» **Directives**
1. Reproduce word for word the part of the assembly division passage that begins at the words "SNScenarios" and stops after "the AH register.".
2. Can you continue the passage on the assembly DIV/IDIV instructions, starting after its last sentence?

┌─ Passage shown

When the above code is compiled and executed, it produces the following result:

The result is:
6

The DIV/IDIV Instructions

The division operation generates two elements - a quotient and a remainder. In case of multiplication, overflow does not occur because double-length registers are used to keep the product. However, in case of division, overflow may occur. The processor generates an interrupt if overflow occurs.

The DIV (Divide) instruction is used or unsigned data and the IDIV (Integer Divide) is used or signed data.

Syntax:

The format for the DIV/IDIV instruction:

DIV/IDIV	divisor

The dividend is in an accumulator. Both the instructions can work with 8-bit, 16-bit or 32-bit operands. The operation affects all six status flags. Following section explains three cases of division with different operand size:

SNScenarios
1When the divisor is 1 byte

The dividend is assumed to be in the AX register (16 bits). After division, the quotient goes to the AL register and the remainder goes to the AH register.

└─
┌─ Records provided

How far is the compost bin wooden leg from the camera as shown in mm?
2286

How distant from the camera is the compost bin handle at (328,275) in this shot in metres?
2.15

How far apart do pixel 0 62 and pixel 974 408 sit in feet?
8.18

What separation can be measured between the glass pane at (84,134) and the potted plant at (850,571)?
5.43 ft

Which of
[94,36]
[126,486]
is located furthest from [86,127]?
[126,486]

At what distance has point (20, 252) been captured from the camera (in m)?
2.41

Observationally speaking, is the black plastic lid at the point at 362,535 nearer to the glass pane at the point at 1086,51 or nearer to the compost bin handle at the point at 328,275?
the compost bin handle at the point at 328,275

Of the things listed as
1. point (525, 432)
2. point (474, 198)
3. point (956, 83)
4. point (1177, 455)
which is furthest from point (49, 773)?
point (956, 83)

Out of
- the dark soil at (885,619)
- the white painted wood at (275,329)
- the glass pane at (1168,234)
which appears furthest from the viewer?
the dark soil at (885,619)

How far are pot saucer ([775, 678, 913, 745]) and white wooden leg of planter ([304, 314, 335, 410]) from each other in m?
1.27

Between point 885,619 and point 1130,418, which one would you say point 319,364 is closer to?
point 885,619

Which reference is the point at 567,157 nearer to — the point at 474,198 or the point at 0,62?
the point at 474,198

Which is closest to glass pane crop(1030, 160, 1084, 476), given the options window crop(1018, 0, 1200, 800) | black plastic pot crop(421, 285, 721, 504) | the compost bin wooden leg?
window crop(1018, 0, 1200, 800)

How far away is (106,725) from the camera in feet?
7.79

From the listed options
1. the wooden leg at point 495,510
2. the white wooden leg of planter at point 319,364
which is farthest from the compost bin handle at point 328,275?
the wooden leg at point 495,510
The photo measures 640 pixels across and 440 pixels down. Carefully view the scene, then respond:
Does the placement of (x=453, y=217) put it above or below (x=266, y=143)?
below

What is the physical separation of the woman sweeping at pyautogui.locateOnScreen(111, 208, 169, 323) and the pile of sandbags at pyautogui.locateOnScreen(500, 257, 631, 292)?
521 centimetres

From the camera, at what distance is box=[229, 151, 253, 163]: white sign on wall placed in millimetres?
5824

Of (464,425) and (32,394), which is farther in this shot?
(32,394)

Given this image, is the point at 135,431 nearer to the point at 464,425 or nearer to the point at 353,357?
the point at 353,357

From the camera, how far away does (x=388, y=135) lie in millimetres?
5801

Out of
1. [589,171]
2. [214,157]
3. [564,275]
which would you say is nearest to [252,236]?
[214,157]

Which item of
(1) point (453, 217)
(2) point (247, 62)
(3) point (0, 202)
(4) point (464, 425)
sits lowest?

└─

» **Answers for the exercise**
1.
SNScenarios
1When the divisor is 1 byte

The dividend is assumed to be in the AX register (16 bits). After division, the quotient goes to the AL register and the remainder goes to the AH register.

2.
DIV instruction

2When the divisor is 1 word

The dividend is assumed to be 32 bits long and in the DX:AX registers. The high-order 16 bits are in DX and the low-order 16 bits are in AX. After division, the 16-bit quotient goes to the AX register and the 16-bit remainder goes to the DX register.

DIV instruction

3When the divisor is doubleword

The dividend is assumed to be 64 bits long and in the EDX:EAX registers. The high-order 32 bits are in EDX and the low-order 32 bits are in EAX. After division, the 32-bit quotient goes to the EAX register and the 32-bit remainder goes to the EDX register.

DIV instruction

Example:

The following example divides 8 with 2. The dividend 8 is stored in the 16-bit AX register and the divisor 2 is stored in the 8-bit BL register.

section	.text
    global _start    ;must be declared for using gcc
_start:    ;tell linker entry point
	mov	ax,'8'
	sub     ax, '0'
	mov 	bl, '2'
	sub     bl, '0'
	div 	bl
	add	ax, '0'
	mov 	[res], ax
	mov	ecx,msg	
	mov	edx, len
	mov	ebx,1	;file descriptor (stdout)
	mov	eax,4	;system call number (sys_write)
	int	0x80	;call kernel
	mov	ecx,res
	mov	edx, 1
	mov	ebx,1	;file descriptor (stdout)
	mov	eax,4	;system call number (sys_write)
	int	0x80	;call kernel
	mov	eax,1	;system call number (sys_exit)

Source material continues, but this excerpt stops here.